OBJECTIF ÉNONCÉ A: Renvoyez chaque ligne des enregistrements qui contient la chaîne "coffee", en respectant la casse.

TEXTE DE LA PAGE:
---

L’AVOD, nouvel eldorado de la vidéo

Avec le lancement de Peacock de Comcast/NBCUniversal et de Quibi aux États-Unis, l’idée d’une VOD 100 % gratuite financée par la publicité revient en force au moment où les offres payantes se multiplient et que le consentement à payer des internautes diminue.
Tubi.Tv vient d’être racheté par Fox pour 440 millions de dollars. © DR

 

Combattre le risque de churn

Alors que les études sur le consentement à payer des consommateurs indiquent clairement qu’il y a une limite à souscrire des services de SVOD payants et qu’une majorité serait prête à accepter de payer moins cher en contrepartie de messages publicitaires, les streamers adoptent des stratégies qui ouvrent la porte à des offres de AVOD (Advertising Video On Demand), c’est-à-dire de la vidéo à la demande avec de la publicité.

Il faut dire que le contexte du marché de la SVOD a considérablement évolué en quelques mois et que les lancements prévus des nouvelles offres laissent craindre une explosion des taux de résiliation des abonnés. Et quand on sait que le churn est l’ennemi de tous les services par abonnement, tous les regards se tournent vers les offres gratuites.

Dans une récente étude, Parks Associates constate que le taux de désabonnement des services OTT pour l’année 2019 est de 35 %, contre 28 % en 2018. Parmi les principales raisons évoquées par les churners, Parks Associates mentionne celle liée à la nécessité de faire des économies dans le foyer (environ 30 %). La seconde raison évoquée par les utilisateurs tient au fait qu’ils ne trouvent pas les programmes qu’ils veulent. Les deux motifs suivants tiennent à des questions de prix : soit une augmentation du prix du service, soit la fin d’une promotion.

 

SVOD ou AVOD ?

De plus, après s’être massivement désabonnés des chaînes traditionnelles en raison d’une overdose de publicité, une autre étude de Parks Associates révèle que 25 % des foyers américains ont regardé des vidéos sur un service OTT gratuit avec de la publicité au cours des trente derniers jours comme The Roku Channels, Pluto TV ou Crackle.

---

Exemples de détection:
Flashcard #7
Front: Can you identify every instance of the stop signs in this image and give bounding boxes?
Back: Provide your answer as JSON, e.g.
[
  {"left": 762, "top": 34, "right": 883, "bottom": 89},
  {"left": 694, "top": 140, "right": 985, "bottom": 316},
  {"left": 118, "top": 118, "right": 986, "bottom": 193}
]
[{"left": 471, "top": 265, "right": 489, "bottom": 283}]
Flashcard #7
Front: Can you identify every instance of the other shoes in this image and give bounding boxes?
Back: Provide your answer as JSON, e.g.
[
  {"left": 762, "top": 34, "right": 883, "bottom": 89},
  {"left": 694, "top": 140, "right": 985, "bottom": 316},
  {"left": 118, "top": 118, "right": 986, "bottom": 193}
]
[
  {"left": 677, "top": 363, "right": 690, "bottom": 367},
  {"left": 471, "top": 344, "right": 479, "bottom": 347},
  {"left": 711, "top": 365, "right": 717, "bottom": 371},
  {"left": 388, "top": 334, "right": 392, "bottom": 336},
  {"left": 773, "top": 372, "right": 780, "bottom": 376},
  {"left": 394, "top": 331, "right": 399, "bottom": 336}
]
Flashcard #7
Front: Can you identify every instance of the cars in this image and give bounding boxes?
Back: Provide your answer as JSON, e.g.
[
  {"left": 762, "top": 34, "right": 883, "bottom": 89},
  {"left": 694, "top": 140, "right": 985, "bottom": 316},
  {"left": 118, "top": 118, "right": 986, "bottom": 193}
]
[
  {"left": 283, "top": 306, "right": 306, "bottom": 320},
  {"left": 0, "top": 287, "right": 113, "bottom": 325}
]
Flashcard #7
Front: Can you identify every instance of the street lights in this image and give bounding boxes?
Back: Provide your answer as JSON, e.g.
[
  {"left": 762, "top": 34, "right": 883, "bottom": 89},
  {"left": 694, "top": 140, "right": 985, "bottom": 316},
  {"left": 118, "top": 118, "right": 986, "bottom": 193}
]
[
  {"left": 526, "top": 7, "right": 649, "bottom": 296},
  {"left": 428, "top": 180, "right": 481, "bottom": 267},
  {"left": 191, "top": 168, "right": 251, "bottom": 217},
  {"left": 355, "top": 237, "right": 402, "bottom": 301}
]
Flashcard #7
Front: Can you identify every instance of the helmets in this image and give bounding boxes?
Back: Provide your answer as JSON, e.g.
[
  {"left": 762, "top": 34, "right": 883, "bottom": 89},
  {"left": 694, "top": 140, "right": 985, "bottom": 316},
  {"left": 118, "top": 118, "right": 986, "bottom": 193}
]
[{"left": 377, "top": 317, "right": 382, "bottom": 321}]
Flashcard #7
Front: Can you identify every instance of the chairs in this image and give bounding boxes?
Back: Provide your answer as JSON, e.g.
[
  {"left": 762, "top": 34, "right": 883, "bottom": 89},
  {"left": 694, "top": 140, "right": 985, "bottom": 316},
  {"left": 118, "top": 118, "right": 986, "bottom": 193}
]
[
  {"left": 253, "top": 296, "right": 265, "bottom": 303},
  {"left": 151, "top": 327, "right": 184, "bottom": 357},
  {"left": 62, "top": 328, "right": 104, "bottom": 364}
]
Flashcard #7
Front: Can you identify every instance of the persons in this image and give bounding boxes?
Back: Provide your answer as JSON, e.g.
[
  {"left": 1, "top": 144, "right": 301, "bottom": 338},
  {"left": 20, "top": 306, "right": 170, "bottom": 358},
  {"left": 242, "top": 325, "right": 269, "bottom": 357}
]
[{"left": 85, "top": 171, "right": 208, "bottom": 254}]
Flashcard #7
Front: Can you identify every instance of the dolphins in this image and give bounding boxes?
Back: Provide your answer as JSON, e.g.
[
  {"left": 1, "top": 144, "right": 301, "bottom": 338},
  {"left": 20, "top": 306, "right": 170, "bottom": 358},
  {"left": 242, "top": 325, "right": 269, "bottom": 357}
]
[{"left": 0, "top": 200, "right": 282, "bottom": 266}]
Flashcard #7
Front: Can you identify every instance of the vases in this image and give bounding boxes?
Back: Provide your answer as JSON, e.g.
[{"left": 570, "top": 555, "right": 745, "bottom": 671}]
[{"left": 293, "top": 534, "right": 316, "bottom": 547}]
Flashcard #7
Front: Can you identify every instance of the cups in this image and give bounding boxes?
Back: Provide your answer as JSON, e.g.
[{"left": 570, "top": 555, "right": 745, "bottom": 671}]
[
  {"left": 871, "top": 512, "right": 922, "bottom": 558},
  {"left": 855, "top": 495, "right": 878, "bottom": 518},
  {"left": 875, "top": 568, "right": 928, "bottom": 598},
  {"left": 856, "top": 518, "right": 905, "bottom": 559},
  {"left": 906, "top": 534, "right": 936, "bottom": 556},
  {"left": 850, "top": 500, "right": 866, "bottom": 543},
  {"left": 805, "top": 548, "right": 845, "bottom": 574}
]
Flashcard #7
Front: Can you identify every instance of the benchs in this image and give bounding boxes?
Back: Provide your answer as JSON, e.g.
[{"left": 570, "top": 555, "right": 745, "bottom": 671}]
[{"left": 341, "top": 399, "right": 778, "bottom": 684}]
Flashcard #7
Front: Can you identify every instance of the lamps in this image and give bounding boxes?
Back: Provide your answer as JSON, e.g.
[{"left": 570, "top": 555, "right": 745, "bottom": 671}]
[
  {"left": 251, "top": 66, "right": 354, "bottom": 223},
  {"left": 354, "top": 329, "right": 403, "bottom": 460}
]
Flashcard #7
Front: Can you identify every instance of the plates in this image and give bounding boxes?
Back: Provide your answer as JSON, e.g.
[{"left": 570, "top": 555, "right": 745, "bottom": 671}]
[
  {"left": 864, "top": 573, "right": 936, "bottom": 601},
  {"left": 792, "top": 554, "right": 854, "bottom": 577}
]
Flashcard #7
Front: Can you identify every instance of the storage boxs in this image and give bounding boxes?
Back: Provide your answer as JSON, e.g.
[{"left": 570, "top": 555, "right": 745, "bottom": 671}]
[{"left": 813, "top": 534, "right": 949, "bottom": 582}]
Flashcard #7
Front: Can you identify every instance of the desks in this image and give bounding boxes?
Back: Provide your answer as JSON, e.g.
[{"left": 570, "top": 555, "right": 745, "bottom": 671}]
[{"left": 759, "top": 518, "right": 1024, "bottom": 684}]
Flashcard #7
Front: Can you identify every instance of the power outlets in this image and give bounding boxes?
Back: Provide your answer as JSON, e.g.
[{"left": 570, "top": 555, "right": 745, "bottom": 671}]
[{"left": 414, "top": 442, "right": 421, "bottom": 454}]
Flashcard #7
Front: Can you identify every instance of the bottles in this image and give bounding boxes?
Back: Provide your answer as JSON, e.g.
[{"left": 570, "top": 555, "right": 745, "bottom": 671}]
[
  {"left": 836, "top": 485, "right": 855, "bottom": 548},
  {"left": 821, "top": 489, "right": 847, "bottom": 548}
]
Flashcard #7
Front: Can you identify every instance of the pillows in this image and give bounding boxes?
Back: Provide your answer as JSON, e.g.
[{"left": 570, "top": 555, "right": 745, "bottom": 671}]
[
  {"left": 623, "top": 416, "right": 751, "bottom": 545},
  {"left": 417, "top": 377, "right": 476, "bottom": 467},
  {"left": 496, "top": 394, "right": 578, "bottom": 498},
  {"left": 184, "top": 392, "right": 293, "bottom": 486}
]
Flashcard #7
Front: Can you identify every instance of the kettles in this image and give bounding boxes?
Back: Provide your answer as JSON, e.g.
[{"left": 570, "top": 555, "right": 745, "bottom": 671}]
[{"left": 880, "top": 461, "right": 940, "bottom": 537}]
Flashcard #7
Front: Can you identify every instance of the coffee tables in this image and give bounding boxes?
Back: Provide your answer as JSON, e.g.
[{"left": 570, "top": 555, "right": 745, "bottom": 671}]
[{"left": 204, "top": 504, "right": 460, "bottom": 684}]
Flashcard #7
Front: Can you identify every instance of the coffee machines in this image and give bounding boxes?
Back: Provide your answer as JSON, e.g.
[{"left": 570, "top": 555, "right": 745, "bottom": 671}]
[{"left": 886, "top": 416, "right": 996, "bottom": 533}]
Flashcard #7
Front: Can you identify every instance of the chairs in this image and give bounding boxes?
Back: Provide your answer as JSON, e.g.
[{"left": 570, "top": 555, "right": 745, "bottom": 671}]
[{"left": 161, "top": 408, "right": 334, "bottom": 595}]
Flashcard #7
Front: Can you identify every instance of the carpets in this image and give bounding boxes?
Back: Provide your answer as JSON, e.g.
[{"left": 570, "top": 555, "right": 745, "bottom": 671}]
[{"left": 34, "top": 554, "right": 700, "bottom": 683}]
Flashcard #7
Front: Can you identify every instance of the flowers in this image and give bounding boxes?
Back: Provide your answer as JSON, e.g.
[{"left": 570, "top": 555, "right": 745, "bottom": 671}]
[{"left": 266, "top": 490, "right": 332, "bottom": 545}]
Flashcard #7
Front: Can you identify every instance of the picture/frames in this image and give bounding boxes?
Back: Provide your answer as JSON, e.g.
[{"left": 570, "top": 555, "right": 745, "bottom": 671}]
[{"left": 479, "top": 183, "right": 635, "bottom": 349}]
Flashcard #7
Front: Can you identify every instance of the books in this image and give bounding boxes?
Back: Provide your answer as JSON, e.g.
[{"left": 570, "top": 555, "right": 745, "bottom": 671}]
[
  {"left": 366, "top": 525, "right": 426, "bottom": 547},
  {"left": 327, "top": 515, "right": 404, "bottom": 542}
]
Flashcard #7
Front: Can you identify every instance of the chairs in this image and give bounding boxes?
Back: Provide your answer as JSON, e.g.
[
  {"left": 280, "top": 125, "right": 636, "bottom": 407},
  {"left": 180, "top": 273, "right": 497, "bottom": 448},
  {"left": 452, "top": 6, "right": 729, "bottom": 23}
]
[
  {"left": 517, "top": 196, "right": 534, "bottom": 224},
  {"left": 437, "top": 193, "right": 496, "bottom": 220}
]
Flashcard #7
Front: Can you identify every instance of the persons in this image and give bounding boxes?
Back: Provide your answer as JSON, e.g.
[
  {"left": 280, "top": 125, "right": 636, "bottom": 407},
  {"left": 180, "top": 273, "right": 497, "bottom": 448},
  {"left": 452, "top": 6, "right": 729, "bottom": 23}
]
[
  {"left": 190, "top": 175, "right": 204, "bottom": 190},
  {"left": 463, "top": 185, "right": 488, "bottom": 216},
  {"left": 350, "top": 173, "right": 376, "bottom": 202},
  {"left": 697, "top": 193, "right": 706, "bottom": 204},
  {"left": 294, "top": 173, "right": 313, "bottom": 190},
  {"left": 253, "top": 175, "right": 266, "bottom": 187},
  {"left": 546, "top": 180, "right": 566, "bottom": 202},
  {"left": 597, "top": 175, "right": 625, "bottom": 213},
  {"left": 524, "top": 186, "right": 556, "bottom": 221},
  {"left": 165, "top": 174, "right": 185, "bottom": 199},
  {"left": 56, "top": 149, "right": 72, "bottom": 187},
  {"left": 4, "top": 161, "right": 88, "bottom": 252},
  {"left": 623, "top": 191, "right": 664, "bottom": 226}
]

---

OBJECTIF ÉNONCÉ B:
Répondez à ces questions d'après l'article sur l'AVOD :
(i) Pour quel montant Fox a-t-elle racheté Tubi.Tv ?
(ii) Quel taux de désabonnement des services OTT Parks Associates relève-t-il pour 2019 ?
(iii) Quelle part des foyers américains a regardé des vidéos sur un service OTT gratuit avec de la publicité au cours des trente derniers jours ?

RÉPONSE DÉTAILLÉE A:
Front: Can you identify every instance of the coffee tables in this image and give bounding boxes?
Front: Can you identify every instance of the coffee machines in this image and give bounding boxes?

RÉPONSE DÉTAILLÉE B:
(i) 440 millions de dollars.
(ii) 35 %.
(iii) 25 %.